= Wei Shoukun =

Chinese metallurgist, physical chemist and materials engineer

Wei Shoukun (魏寿昆; 16 September 1907 – 30 June 2014) was a Chinese metallurgist, physical chemist, and materials engineer. Considered a founder of metallurgical physical chemistry in China, he taught for eight decades at ten different universities. He was a founding professor and Vice President of the University of Science and Technology Beijing, and was elected an academician of the Chinese Academy of Sciences in 1980.

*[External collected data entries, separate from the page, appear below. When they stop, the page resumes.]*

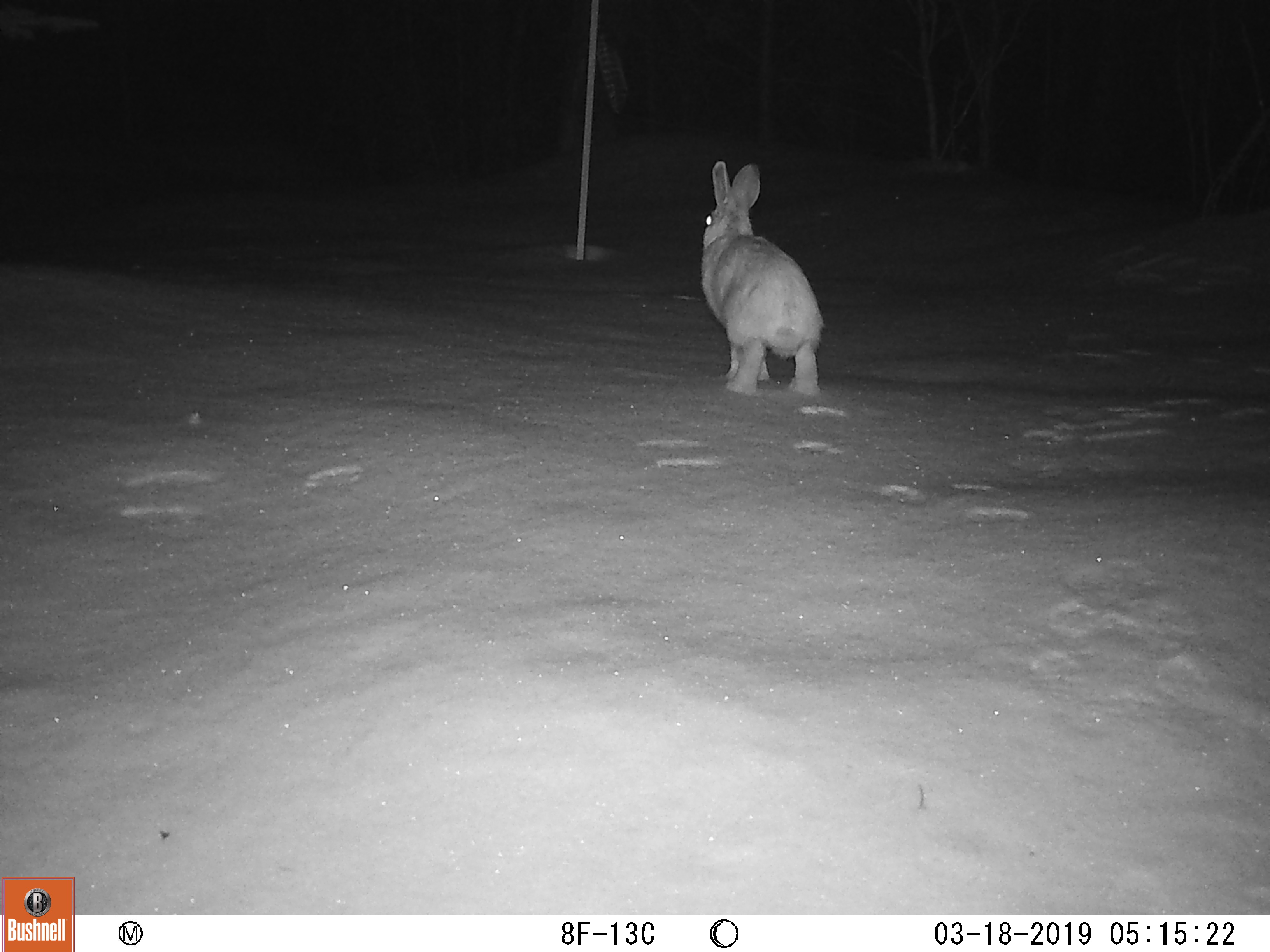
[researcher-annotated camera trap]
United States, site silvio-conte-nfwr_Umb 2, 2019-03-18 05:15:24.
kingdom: Animalia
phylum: Chordata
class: Mammalia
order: Lagomorpha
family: Leporidae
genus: Lepus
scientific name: Lepus americanus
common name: snowshoe hare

== Early life and education ==
Wei Shoukun was born on 16 September 1907 in Tianjin, China in the final years of the Qing Dynasty. After graduating from the Department of Mining and Metallurgy of Peiyang University (now Tianjin University) in 1929, he was hired by the university as a faculty member. In 1931, he went to Germany to study at Technische Hochschule Dresden. He earned his doctor of engineering degree in chemistry four years later, and conducted research at the Institute of Steel Metallurgy, RWTH Aachen University for another year.

== Career ==
In 1936, Wei returned to China and became a professor at Peiyang University. The Second Sino-Japanese War broke out a year later, and the Japanese army occupied Tianjin. Wei fled the city for Western China, where he taught at several universities during the war, including Northwest Union University and Northwestern Engineering Institute in Shaanxi and Chongqing University in Sichuan.

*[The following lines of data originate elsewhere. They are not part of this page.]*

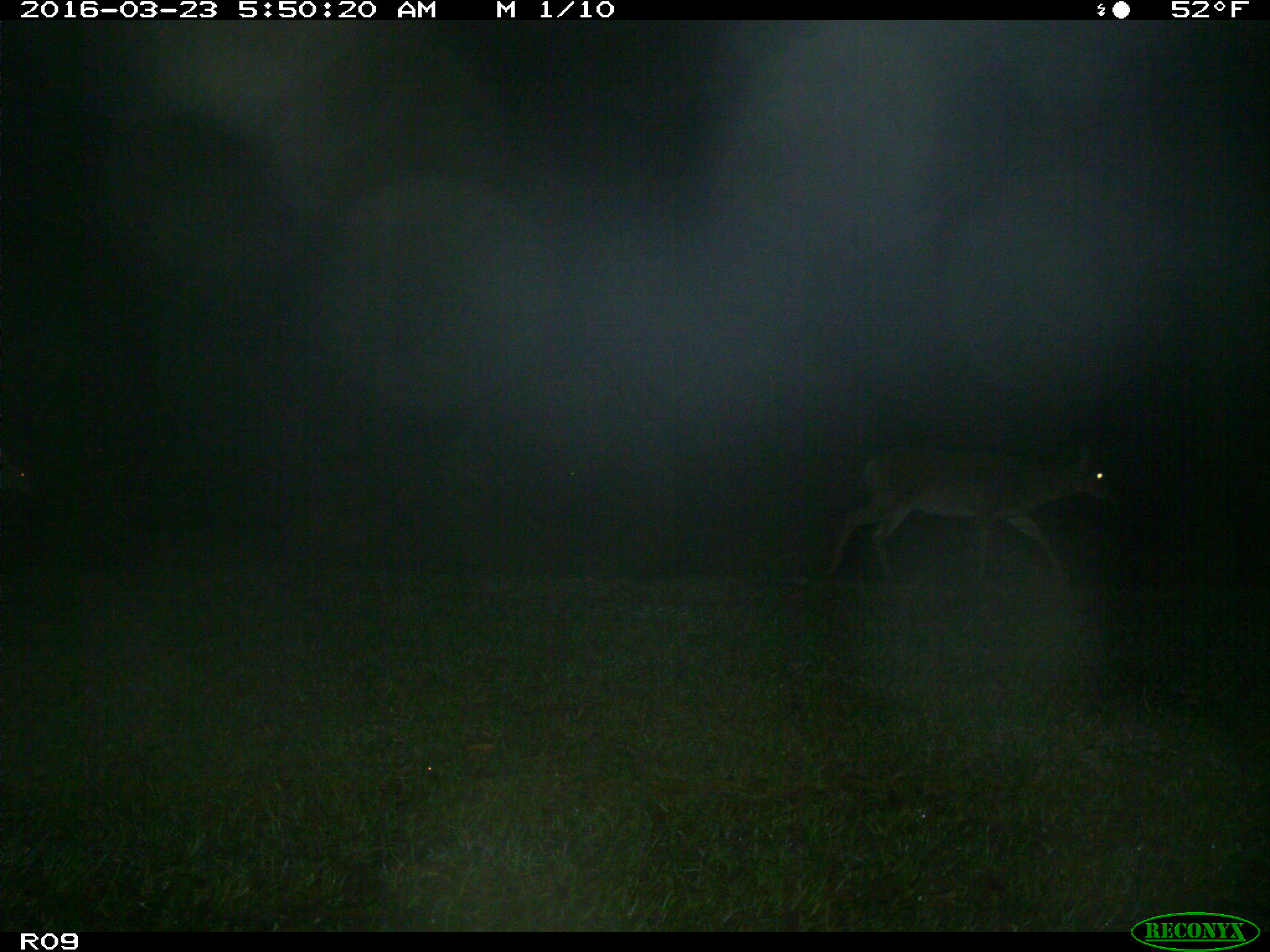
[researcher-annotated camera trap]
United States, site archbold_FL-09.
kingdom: Animalia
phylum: Chordata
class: Mammalia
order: Artiodactyla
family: Cervidae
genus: Odocoileus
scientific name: Odocoileus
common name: deer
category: unidentified deer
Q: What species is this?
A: Unidentified deer (deer) (Odocoileus).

After the end of the war, Wei returned to Peiyang University in 1946 and was appointed Chair of the Department of Metallurgy. He became Dean of the School of Engineering in 1949, and Vice Provost in 1951. He also served as Dean of Tangshan Jiaotong University.

In 1952, Wei helped establish Beijing Institute of Iron and Steel Technology (now University of Science and Technology Beijing), and served as Provost of the university and Chair of the Department of Smelting. He served as Vice President of the university from 1979 to 1983, and was elected an academician of the Chinese Academy of Sciences in 1980.

Wei joined the Jiusan Society in 1952, and served as a member of the party's 6th Central Committee and a standing committee member of the 7th Central Committee.

Wei died on 30 June 2014 in Beijing, at the age of 106 (107 in East Asian age reckoning). He was the longest-living academician of the Chinese Academy of Sciences.

== Contributions and honours ==
Wei is considered a founder of the physical chemistry of process metallurgy in China. He made major contributions to desulfurization and dephosphorization of steel, selective oxidation, thermodynamics of metallurgy, and other areas. He published five monographs and 140 research papers.

Wei had a distinguished teaching career spanning eight decades, including 46 years of classroom teaching. He taught four or five generations of Chinese metallurgists at ten universities, including about a dozen academicians and hundreds of leading scientists at major corporations and research institutes.

Wei was a recipient of the State Natural Science Award and the Ho Leung Ho Lee Prize for Technological Sciences. In September 2011, the Science Press of China published Biography of Wei Shoukun, authored by Wu Shizhong (吴石忠) and Jiang Xi (姜曦).